Fifth, this is the first report of HBV-HDV co-infection among PWUDs in South America. High exposure to HDV in this vulnerable group was expected and is consistent with the HDV endemic status of the Amazon region [25,89,90,91]. The prevalence of anti-HDV antibodies among PWUDs was still lower than that found in riverside communities in the states of Acre and Amazona (about 66%) [25], but it was higher than in the Midwest (2.5%), Southeast (1.7%), and Northeast (0.8%) of Brazil [90]. The prevalence of anti-HDV antibodies in people who use injectable drugs in several countries (Thailand (21.8%), Poland (23.2 %), Iran (28.6%), Greece (35.0%) and Australia (40.9%)) was also higher than the value registered here [92]. This is possibly a reflection of the increased transmissibility of HDV-HBV among people who use injectable drugs compared to people who use non-injectable drugs. HDV genotypes 1 and 3 were detected in PWUDs.
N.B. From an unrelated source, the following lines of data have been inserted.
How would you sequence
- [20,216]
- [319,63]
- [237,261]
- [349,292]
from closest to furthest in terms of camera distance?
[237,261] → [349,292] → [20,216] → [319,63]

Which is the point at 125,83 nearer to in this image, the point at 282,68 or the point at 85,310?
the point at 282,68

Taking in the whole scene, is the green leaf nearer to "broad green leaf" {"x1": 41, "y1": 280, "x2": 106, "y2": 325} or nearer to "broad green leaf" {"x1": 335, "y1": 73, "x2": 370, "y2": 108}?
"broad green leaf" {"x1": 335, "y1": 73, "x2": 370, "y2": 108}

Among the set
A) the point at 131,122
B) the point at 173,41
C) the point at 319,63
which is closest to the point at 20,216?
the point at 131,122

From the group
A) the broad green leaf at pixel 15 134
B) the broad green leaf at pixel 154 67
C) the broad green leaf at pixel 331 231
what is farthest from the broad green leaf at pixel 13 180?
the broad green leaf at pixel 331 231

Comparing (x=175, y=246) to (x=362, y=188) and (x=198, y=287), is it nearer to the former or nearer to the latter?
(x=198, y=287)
The predominance of genotype 3 is consistent with the findings of epidemiological studies in South America, and the identification of HDV genotype 1 reinforces the perspective of its worldwide distribution [30,31,32]. The co-infection of HDV genotype 3 and HBV genotype A (A1 or A2) observed in most PWUDs is also consistent with the studies of people residing in the Brazilian states of Acre, Amazonas, and Pará, and it reinforces the regional pattern of this co-infection [49,93,94]. To date, there is little evidence of the implications of the association of genotypes A and 3 on the clinical course of co-infected individuals, only a report of a lower viral load [95]. Interestingly, genotypes F and 3 have already been associated with one of the serious forms of this co-infection, fulminant hepatitis [95,96,97]. In this study, three PWUDs with HBV-HDV were diagnosed with genotypes F and 3, but there was no clinical evaluation of these participants.
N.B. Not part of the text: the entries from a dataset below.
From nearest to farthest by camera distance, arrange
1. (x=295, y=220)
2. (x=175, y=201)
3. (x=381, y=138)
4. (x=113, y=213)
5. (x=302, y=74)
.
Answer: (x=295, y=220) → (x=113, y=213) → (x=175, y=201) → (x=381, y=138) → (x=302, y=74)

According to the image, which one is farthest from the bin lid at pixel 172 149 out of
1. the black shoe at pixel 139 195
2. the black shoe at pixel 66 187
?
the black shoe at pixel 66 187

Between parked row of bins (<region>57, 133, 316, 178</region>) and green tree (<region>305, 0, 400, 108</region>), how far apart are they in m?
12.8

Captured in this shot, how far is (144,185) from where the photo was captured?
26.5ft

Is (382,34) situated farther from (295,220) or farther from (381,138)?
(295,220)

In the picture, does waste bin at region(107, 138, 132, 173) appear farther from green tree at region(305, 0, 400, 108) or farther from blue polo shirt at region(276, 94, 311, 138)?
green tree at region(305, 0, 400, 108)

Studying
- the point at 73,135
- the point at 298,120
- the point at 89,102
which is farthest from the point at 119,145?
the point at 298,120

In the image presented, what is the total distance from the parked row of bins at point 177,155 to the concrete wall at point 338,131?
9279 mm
All these findings point to several important implications for interventions in the Amazon region. As a main preventive measure, HBV vaccination should be extended to high-risk groups. Although an HBV vaccination program has been developed in the Amazon region in recent decades [14,20], epidemiological studies have indicated very low vaccine coverage in PWUDs and FSWs in this area, thus indicating the urgent need to vaccinate members of these vulnerable groups [13,37,66,98]. The neglect of this preventive measure contributes to the maintenance of HBV circulation on a larger scale in these high-risk groups and may contribute to the emergence of new infections, co-infections, and mutations in the genome, such as those recorded in this study. Another important measure is the regular offer of diagnosis and treatment of PWUDs with HBV, including in remote areas in the Amazon region [13,37]. Despite the higher cost, in addition to serological tests to identify past exposure or ongoing HBV infection, there is a clear indication of the need to use PCR to screen for HBV due to the worrying rate of OBI observed in PWUDs in this Brazilian region, including PWUDs with OBI and vaccine escape mutations.
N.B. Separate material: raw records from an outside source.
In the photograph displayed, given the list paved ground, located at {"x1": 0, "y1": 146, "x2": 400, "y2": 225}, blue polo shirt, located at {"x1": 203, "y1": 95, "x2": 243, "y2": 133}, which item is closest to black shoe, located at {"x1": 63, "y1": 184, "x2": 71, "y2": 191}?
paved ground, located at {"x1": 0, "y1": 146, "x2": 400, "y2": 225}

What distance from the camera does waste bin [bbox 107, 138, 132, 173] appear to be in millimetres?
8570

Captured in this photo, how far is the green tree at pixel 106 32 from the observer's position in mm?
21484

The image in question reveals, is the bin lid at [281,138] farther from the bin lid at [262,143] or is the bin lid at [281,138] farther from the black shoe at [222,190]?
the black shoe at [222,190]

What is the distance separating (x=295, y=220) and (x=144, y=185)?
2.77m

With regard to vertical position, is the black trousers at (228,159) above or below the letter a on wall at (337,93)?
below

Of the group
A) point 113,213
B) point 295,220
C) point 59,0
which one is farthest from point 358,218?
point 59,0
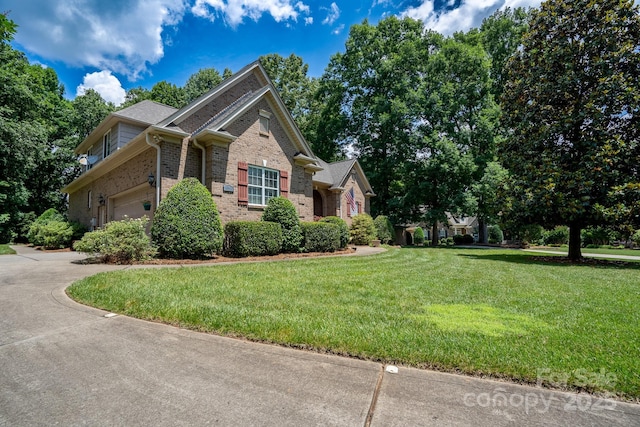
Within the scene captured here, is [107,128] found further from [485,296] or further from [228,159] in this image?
[485,296]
Finally, the strategies for health promotion to PWUDs provided for in the current Brazilian legislation must be fully applied in the Amazon region. In Brazil, multidisciplinary and outpatient psychosocial care centers for alcohol and drug users (Centro de Atenção Psicossocial Álcool e Drogas (CAPS-AD)) are available for people who use licit and illicit drugs in major Brazilian cities. In small cities, especially those located in remote areas, social and health services for PWUDs are very limited and often lacking. This public psychosocial and health care service is essential for (multi-) drug dependence/disorder, as well as for promoting the health of people who use psychotropic drugs, to reduce exposure and risks related to drug use, and adverse health consequences. Despite its limitations, engagement in drug treatment can reduce risky behaviors related to sex and drug use and, thus, reduce the acquisition and transmission of pathogens such as HBV, HCV, HDV, and HIV. Regular attendance of PWUDs at CAPS-AD can significantly facilitate the targeting of PWUDs for diagnosis, clinical monitoring, and treatment of people with HBV. Other strategies for health promotion have been suggested for PWUDs: (i) regular use of the Ambulatory Street strategy, and (ii) application of the HBV vaccine with flexible dosages through an accelerated schedule (0, 7, and 28 days) [37]. The implementation of these strategies is very important to reduce the spread of HBV and other viruses in the Brazilian Amazon, especially in high-risk populations such as PWUDs.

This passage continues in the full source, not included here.